Notre projet se propose de déplacer la focale en menant une enquête au long cours sur l’histoire sociale des couples divorcés et séparés sous la Révolution, puis sous la Troisième République. Il s’agira en particulier de pointer des terrains locaux judicieusement choisis et de construire des corpus de couples ayant eu recours à une rupture légale, en mêlant sources d’état civil et archives judiciaires.

Les premières fournissent des données démographiques et sociales sur les conjoints amenés à divorcer ou à se séparer dans leurs parcours de vie ; elles autorisent une comparaison (notamment par le biais d’analyses économétriques) avec des corpus de couples n’ayant sollicité ni l’une ni l’autre de ces formes légales de ruptures d’union.

Les archives judiciaires, en particulier les actes et décisions des procès de divorce, permettent, quant à elles, de repérer les conjoints demandeurs de la séparation (et donc leurs caractéristiques spécifiques), de saisir plus en détail et en profondeur les motivations des époux et les arguments et la rhétorique utilisés pour obtenir (ou refuser) la rupture. Ces sources autorisent aussi l’analyse des décisions finales des autorités judiciaires et l’étude des situations de chaque conjoint séparé ou divorcé, notamment vis-à-vis de la garde d’enfants. Cette double approche, centrée sur la période 1792-1815 puis sur les divorcés de la Troisième République, permet d’observer la manière dont les innovations législatives ont été appréhendées par les hommes et les femmes.

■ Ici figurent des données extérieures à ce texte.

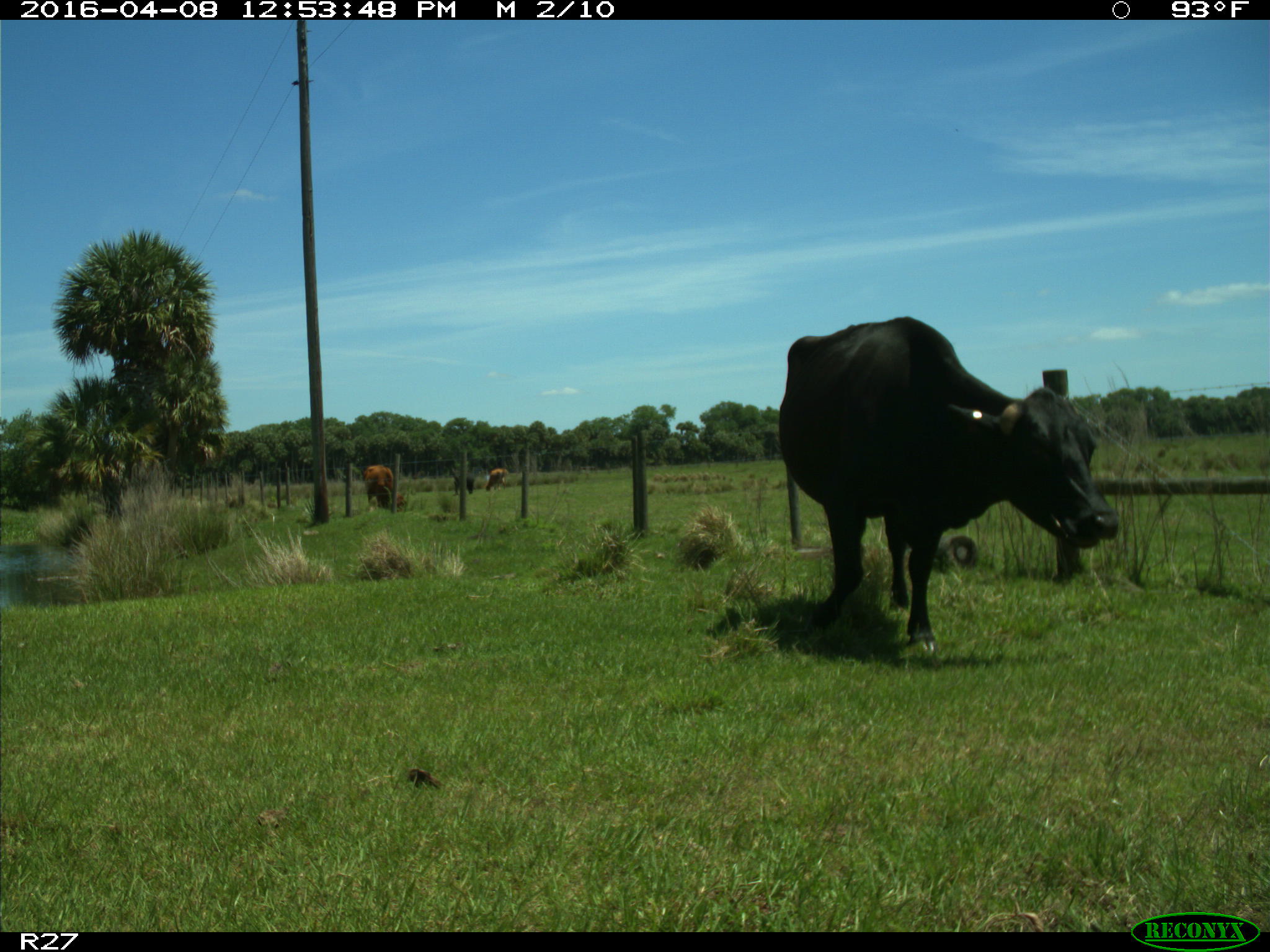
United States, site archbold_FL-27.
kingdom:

D’autres analyses sont menées à partir des données statistiques agrégées fournies par les institutions statistiques de la période, qu’il s’agisse des données démographiques fournies par la Statistique Générale de la France ou les services de la ville de Paris, ou encore des données statistiques issues des Ministères (par exemple, celui de la Justice).

Enfin, dans un troisième mouvement, l’enquête se propose de suivre le parcours de vie des anciens conjoints de couples divorcés ou séparés, en recourant par exemple aux archives d’état civil ou aux recensements pour établir un suivi longitudinal des individus concernés. Cette approche est élargie à leurs enfants : jusqu’à quel point le divorce parental influence-t-il, sous la Révolution comme sous la Troisième République, le destin des enfants de parents divorcés ?

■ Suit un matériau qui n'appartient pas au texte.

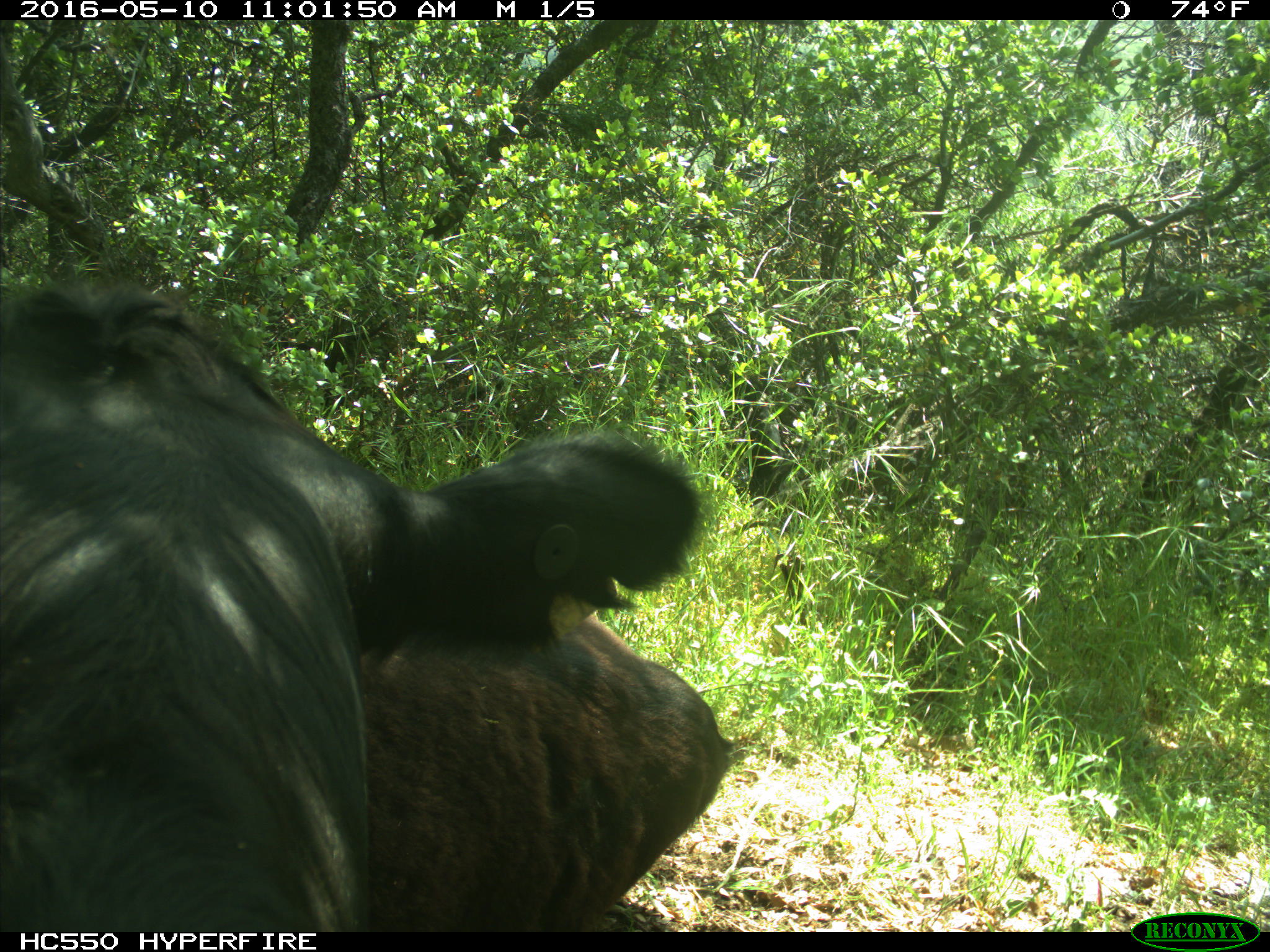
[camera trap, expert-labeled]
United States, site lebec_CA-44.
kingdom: Animalia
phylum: Chordata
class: Mammalia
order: Artiodactyla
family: Bovidae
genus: Bos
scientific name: Bos taurus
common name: domestic cow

Pour l’heure, un premier terrain a été sélectionné pour la construction d’un vaste corpus de divorcés. Il s’agit de deux communes de la banlieue parisienne : Ivry-sur-Seine et Noisy-le-Sec. Les centaines de couples mariés entre 1880 et 1912 dans ces deux communes, et signalés (en marge de leurs actes de mariage) comme ayant divorcé par la suite, ont tous été relevés. Des échantillons parallèles de couples non-divorcés ont été constitués pour comparaison. Le dépouillement de la documentation judiciaire correspondant à ces couples est en cours. Les premiers résultats sur les grandes caractéristiques des futurs divorcés banlieusards ont été présentés lors du colloque international “Divorcer autrefois ? La séparation matrimoniale du Moyen Âge au XXe siècle. Mondes européens et extra-européens”, organisé par la Société de Démographie Historique, le Centre Roland Mousnier et le LARHRA, Lyon, 27-29 novembre 2019.